> _PAGE EXCERPT_
On February 11, 2019, the U.S. debt exceeded $22 trillion. That puts the U.S. debt-to-GDP ratio at 108 percent.
So far, this high ratio hasn't discouraged investors. America is the safest economy in the world. It has the largest free market economy and its currency is the world's reserve currency. Even during a U.S. economic crisis, investors purchase U.S. Treasurys in a flight to safety. That's one reason why interest rates plunged to 200-year lows after the financial crisis. Those falling interest rates meant America's debt could increase, but interest payments remained stable at around $266 billion.
But that changed in late 2016. Interest rates began rising as the economy improved. As a result, interest on the nation's debt will double in four years.
The United States also has a massive fixed pension expense and health insurance costs. A business can renege on these benefits, ask for bankruptcy, and weather the resultant lawsuits. A president and Congress can't cut back those costs without losing their jobs at the next election. As such, Trump's experience in handling business debt does not transfer to managing the U.S. debt.
Trump is wrong to assume that the United States could simply print money to pay off the debt. It would send the dollar into decline and create hyperinflation. Interest rates would rise as creditors lost faith in U.S. Treasurys. That would create a recession. He's also wrong in thinking that he could make a deal with our lenders if the U.S. economy crashed. There would be no lenders left. It would send the dollar into a collapse. The entire world would plummet into another Great Depression.
National Debt Since Trump Took Office
At first, it seemed Trump was lowering the debt. It fell $102 billion in the first six months after Trump took office. On January 20th, the day Trump was inaugurated, the debt was $19.9 trillion. On July 30, it was $19.8 trillion. But it was not because of anything he did. Instead, it was because of the federal debt ceiling.
On September 8, 2017, Trump signed a bill increasing the debt ceiling. Later that day, the debt exceeded $20 trillion for the first time in U.S. history. On February 9, 2018, Trump signed a bill suspending the debt ceiling until March 1, 2019. It was $22 trillion. In just two years,Trump has overseen the fastest dollar increase in the debt of any president.
Trump's Fiscal Year 2020 budget projects the debt would increase $5 trillion during his first term. That's as much as Obama added while fighting a recession. Trump has not fulfilled his campaign promise to cut the debt. Instead, he's done the opposite.
How It Affects You
The national debt doesn't affect you directly until it reaches a tipping point. A study by the World Bank found that if the debt-to-GDP ratio exceeds 77 percent for an extended period of time, it slows economic growth. Every percentage point of debt above this level costs the country 1.7 percent in economic growth.
The first sign of trouble is when interest rates start to rise significantly. Investors need a higher return to offset the greater perceived risk. They start to doubt that the debt can be paid off.
The second sign is that the U.S. dollar loses value. You will notice that as inflation. Imported goods will cost more. Gas and grocery prices will rise. Travel to other countries will also become much more expensive.
As interest rates and inflation rise, the cost of providing benefits and paying the interest on the debt will skyrocket. That leaves less money for other services. At that point, the government will be forced to cut services or raise taxes. That will further slow economic growth. At that point, continued deficit spending will no longer work.

> _WORK INSTRUCTIONS_
Reproduce the passage on the U.S. national debt, beginning at the words "On February 11, 2019, the" and stopping after "around $266 billion.", and substitute "creditors" for "investors" throughout.

> _DATA EXCERPTS_
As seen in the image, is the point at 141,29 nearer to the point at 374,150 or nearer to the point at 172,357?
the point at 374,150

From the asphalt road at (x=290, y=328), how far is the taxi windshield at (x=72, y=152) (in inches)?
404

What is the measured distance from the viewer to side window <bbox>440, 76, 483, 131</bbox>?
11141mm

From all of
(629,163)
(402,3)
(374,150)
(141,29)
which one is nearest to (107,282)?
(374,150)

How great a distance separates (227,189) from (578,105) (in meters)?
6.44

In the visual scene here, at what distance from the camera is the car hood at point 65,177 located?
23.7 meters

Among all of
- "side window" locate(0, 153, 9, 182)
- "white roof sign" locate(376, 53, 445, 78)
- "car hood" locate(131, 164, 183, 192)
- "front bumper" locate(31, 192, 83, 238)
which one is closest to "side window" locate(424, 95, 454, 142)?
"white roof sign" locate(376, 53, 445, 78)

> _WRITTEN REPLY_
On February 11, 2019, the U.S. debt exceeded $22 trillion. That puts the U.S. debt-to-GDP ratio at 108 percent.
So far, this high ratio hasn't discouraged creditors. America is the safest economy in the world. It has the largest free market economy and its currency is the world's reserve currency. Even during a U.S. economic crisis, creditors purchase U.S. Treasurys in a flight to safety. That's one reason why interest rates plunged to 200-year lows after the financial crisis. Those falling interest rates meant America's debt could increase, but interest payments remained stable at around $266 billion.